Return, word for word, the lines in the records below from the line containing "From the photographer's" through the end of the records, and nothing else.

Stored entries:
+++++

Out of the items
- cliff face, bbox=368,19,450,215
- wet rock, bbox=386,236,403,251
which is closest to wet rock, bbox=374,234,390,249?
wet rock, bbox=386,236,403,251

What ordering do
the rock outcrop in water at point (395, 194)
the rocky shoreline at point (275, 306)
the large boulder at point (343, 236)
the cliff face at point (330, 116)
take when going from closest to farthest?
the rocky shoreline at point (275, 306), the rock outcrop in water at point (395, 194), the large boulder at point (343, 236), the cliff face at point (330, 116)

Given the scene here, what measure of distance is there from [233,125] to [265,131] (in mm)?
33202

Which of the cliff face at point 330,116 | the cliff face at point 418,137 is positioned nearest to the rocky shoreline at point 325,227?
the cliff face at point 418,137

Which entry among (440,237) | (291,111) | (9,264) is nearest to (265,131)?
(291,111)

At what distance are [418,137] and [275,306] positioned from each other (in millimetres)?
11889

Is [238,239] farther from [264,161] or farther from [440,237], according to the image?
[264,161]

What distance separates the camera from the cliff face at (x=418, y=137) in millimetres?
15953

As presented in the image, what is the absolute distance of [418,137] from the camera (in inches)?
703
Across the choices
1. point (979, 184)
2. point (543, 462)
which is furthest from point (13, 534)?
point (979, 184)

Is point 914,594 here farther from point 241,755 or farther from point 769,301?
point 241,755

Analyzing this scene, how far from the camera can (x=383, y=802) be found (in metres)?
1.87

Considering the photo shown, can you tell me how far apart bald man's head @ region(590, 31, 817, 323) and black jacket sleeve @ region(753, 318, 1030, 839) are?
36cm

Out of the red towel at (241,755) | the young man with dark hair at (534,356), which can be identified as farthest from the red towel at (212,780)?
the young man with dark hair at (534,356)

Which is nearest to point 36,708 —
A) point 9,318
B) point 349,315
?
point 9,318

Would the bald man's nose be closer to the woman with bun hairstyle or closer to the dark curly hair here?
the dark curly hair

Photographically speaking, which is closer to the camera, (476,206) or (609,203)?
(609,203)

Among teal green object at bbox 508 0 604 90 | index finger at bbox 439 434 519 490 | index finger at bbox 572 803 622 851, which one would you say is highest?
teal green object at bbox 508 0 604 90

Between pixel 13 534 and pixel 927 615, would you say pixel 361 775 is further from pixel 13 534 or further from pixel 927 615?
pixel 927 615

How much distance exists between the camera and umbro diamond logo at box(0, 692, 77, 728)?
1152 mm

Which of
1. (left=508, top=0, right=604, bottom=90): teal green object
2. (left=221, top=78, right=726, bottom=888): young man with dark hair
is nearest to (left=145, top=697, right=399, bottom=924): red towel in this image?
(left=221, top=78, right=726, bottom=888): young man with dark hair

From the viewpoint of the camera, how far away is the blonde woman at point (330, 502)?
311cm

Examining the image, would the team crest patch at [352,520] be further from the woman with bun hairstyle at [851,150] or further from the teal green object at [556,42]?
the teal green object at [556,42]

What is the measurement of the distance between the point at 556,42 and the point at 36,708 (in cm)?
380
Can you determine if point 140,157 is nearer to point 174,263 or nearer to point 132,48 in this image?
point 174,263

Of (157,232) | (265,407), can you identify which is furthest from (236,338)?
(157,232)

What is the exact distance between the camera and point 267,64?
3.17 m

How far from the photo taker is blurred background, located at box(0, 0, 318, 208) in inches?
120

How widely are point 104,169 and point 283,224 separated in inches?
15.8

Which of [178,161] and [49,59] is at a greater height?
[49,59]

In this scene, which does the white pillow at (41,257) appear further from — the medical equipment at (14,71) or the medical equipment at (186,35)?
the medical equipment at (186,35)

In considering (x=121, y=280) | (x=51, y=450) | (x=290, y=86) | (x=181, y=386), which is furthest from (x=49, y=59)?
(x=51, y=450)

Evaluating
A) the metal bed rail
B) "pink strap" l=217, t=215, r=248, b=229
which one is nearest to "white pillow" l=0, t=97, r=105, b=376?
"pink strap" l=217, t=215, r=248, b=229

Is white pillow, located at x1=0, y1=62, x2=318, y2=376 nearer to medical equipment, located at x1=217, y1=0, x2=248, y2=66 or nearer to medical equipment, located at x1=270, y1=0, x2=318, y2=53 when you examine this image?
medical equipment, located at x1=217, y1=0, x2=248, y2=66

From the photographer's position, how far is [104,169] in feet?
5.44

+++++

SOLVED PROBLEM >>
From the photographer's position, how far is [104,169] in feet?
5.44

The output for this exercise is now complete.